Les grands groupes financiers comme BlackRock se développent dans la crypto. Est-ce par opportunisme ou plus fondamental? Sont-ils vos concurrents?
BlackRock est un concurrent. C’est le plus grand gérant d’actifs au monde. Son ETF sur le bitcoin est l’un des produits à la plus forte croissance de l’histoire. Le comportement de BlackRock n’est pas opportuniste. Je pense que BlackRock continuera à investir dans cet écosystème et lancera d’autres produits cryptos parce qu’il voit que le marché le désire.
Nous sommes complètement différents de BlackRock. Bitwise est uniquement un gérants d’actifs cryptos. Nous nous limitons à l’écosystème crypto. Nous sommes des spécialistes, effectuons l’analyse de portefeuille, expliquons comment introduire les cryptos dans un portefeuille équilibré. Tous les employés de Bitwise veulent aider les investisseurs à comprendre les cryptos. La situation est différente chez BlackRock, qui vend aussi bien les marchés émergents que d’innombrables autres thèmes et régions géographiques. Il ne peut pas être expert en tout. Nous nous considérons comme des spécialistes, plutôt que des généralistes. C’est la raison pour laquelle nous avons notre place et pour laquelle notre croissance a été si forte. Les investisseurs ont en effet besoin d’un soutien. Supposez que vous soyez un CIO ou un gérant de portefeuille qui essaie d’allouer des capitaux depuis 20 ans. Vous êtes un expert en actions et obligations ainsi qu’en diverses régions et subitement un nouveau produit apparaît. Ce CIO n’a aucune envie de paraître stupide. Il ne peut plus ignorer la crypto. D’ailleurs les premiers à se lancer surperforment. L’ajout de cryptos à un portefeuille accroît le ratio de Sharpe sans modifier sa volatilité. Une augmentation de 3 à 6% améliore réellement la performance. Notre consiste à les aider, par de la recherche et de la formation. Nous montrons les problèmes que les cryptos peuvent résoudre, leur valorisation à travers différents modèles.

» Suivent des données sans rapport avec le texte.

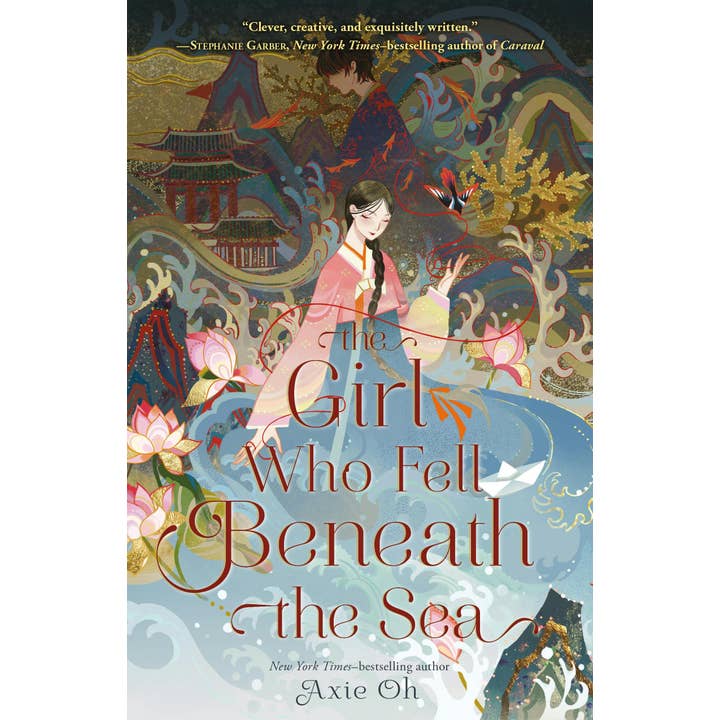 Macmillan Publishers - Wholesale Teen & Young Adult Book - The Girl Who Fell Beneath The Sea: #1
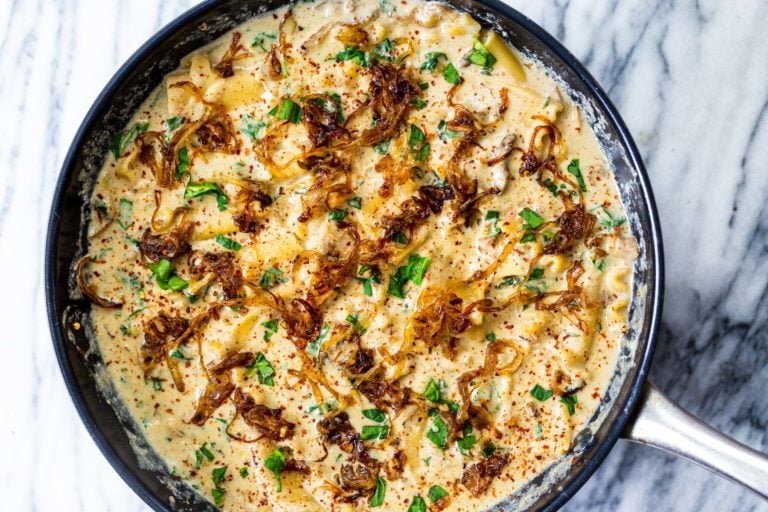 Vegan French Onion Skillet Lasagna Vegan Richa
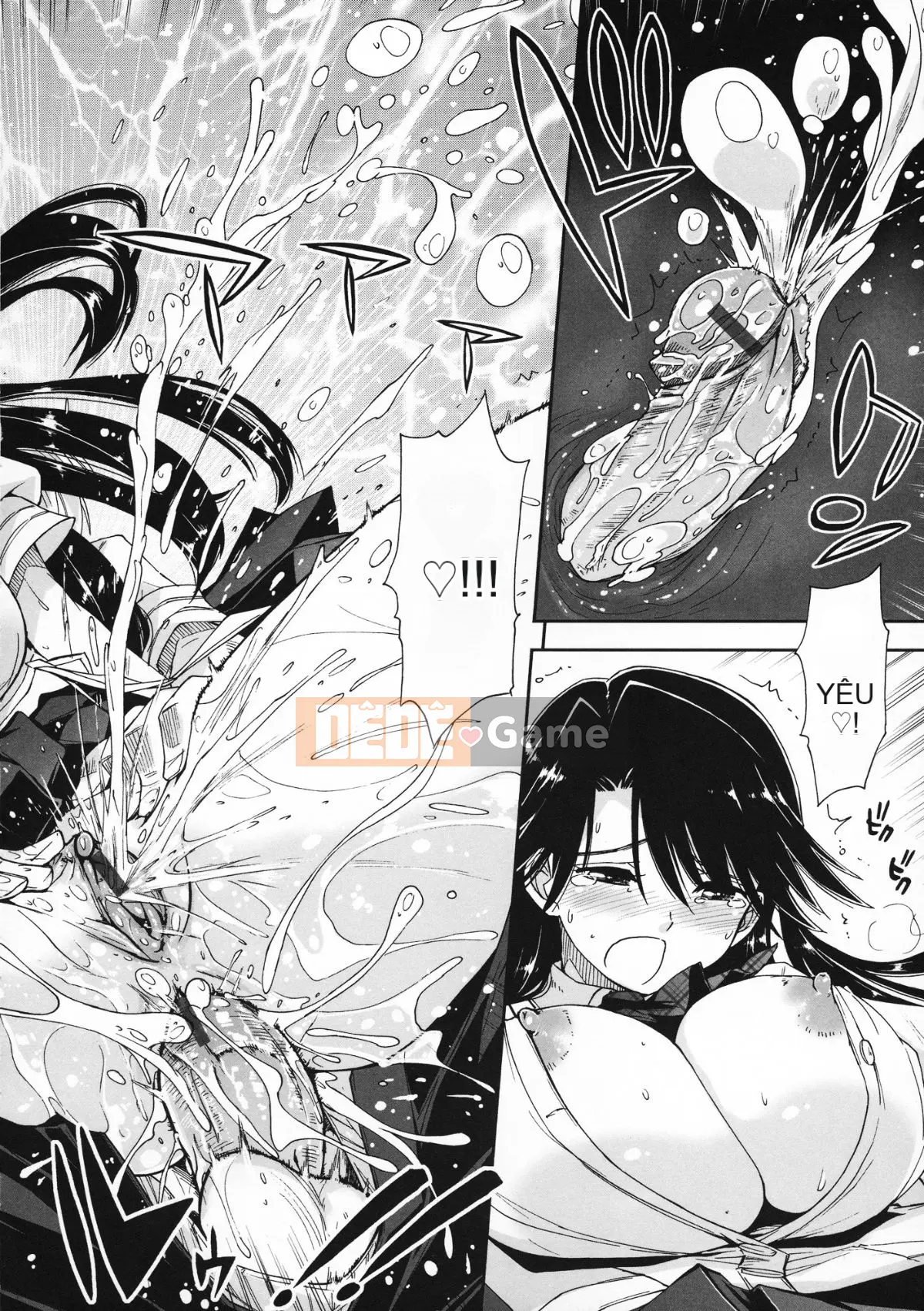 [Manhwa Hankagumi][Ueno Tatsuya] Cảm thấy tốt x cảm thấy tốt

Avez-vous l’intention d’aller dans la gestion active?
Bitwise est déjà présent dans la gestion active aux Etats-Unis, à travers Bitwise Asset Management, basé à New-York. Ses activités portent sur les titres, comme les ETF actifs, un fonds multi-stratégie et des Separately Managed Accounts (SMA). L’assortiment est donc vaste destiné à générer un rendement à partir des cryptos. Nous avons enfin des Curated Vaults, c’est-à-dire des coffres à rendement composé gérés par des curateurs tiers. Nous offrons donc la gestion on-chain, et nous utilisons la technologie blockchain pour gérer des actifs de façon décentralisée. Cela devrait être l’avenir de l’asset management. Nous parlons alors d’on-chain funds. Notre bureau de Londres offre aussi des stratégies actives.
Quel portefeuille recommanderiez-vous à un investisseur privé?
Cela dépend naturellement de votre horizon temporel, votre profil de risque, de vos objectifs d’investissement, qu’il s’agisse de préserver le capital, de se protéger contre l’inflation, de faire fructifier le capital, de générer des revenus. Je recommanderais aux investisseurs en bitcoins d’avoir un horizon à long terme. Le risque existe qu’avec une approche à court terme l’investisseur se brûle les doigts avec un actif volatile. L’approche idéale dans la crypto est celle du «Buy and Hold» et certainement de ne pas ignorer le bitcoin. L’ethereum est également remarquable actuellement, spécialement dans le contexte de la forte croissance des Stablecoins. Les deux tiers des Stablecoins fonctionnent sur une blockchain ethereum. L’investisseur doit en être conscient. Mais je ne donne pas de conseils d’investissement. Je ne peux que recommander d’au moins étudier le bitcoin et l’ethereum et d’allouer son capital avec un horizon à long terme.